Patterns in Tree Cavities (Hollows) in Euphrates Poplar (Populus euphratica, Salicaceae) along the Tarim River in NW China

Populus euphratica Oliv., an indicator species for eco-environmental change in arid areas, plays a key role in maintaining the stability of fragile oasis-desert ecosystems. Owing to human interference as well as to the harshness of the natural environment, P. euphratica forests have suffered severe damage and degradation, with trunk cavities (i.e., hollows) becoming increasingly pronounced, and thus posing a great threat to the growth, health, and survival of the species.
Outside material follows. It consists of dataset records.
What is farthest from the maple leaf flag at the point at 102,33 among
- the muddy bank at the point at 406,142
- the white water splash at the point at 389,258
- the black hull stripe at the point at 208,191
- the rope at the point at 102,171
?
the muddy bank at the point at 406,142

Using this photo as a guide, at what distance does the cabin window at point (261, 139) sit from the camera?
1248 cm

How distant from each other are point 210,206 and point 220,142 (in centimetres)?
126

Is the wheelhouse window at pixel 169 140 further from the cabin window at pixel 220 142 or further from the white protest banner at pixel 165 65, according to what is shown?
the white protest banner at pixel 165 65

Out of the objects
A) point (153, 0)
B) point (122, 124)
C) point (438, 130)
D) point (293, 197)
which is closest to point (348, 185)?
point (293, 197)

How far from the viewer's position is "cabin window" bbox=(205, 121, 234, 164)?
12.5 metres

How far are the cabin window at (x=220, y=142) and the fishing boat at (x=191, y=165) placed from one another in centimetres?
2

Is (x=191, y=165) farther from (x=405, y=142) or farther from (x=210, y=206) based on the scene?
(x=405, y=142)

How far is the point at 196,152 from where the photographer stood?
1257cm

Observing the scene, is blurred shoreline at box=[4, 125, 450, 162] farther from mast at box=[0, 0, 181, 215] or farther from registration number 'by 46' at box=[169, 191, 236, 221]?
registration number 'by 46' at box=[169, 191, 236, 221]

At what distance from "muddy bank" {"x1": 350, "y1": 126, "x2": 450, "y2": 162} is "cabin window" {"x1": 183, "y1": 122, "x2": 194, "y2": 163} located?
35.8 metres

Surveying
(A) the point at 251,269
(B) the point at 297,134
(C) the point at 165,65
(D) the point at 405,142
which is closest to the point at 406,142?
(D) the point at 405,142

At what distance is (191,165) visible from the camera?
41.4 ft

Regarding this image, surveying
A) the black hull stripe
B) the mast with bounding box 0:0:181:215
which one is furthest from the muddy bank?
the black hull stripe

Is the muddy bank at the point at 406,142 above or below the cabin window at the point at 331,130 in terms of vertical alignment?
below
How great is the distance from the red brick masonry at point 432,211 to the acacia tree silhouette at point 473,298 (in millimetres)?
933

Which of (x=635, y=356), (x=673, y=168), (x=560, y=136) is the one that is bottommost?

Currently, there is a gap in our understanding of cavity formation and its distribution in P. euphratica. Here, cavities in the trunks and branches of a P. euphratica in a typical transect (Arghan) along the lower Tarim River were studied based on field positioning observations combined with laboratory analysis. The results revealed a large number of hollow-bearing P. euphratica stands in the study area; indeed, trees with hollows accounted for 56% of the sampled trees, with approximately 159 trees/ha. Sixty-six percent of hollow trees exhibited large (15 cm <= cavity width (CW) < 30 cm) or very large (CW > 30 cm) hollows. The main types of cavities in the trees were trunk main (31.3%), trunk top (20.7%), branch end (19.5%), and branch middle (19.5%). Tree parameters, such as diameter at breast height (DBH), tree height (TH), east-west crown width (EWCW), height under branches (UBH), and crown loss (CL) were significantly different between hollow and non-hollow trees. Both cavity height and width were significantly and positively correlated with DBH and CL, as well as with average crown width (ACW) (p < 0.001) and the distance from the tree to the river. The proportion of P. euphratica trees with cavities showed an overall increasing trend with increasing groundwater depth. Our findings show that cavities in P. euphratica varied with different tree architectural characteristics. Water availability is a major environmental factor influencing the occurrence of hollowing in desert riparian forests. The results provide scientific support for the conservation and sustainable management of existing desert riparian forest ecosystems.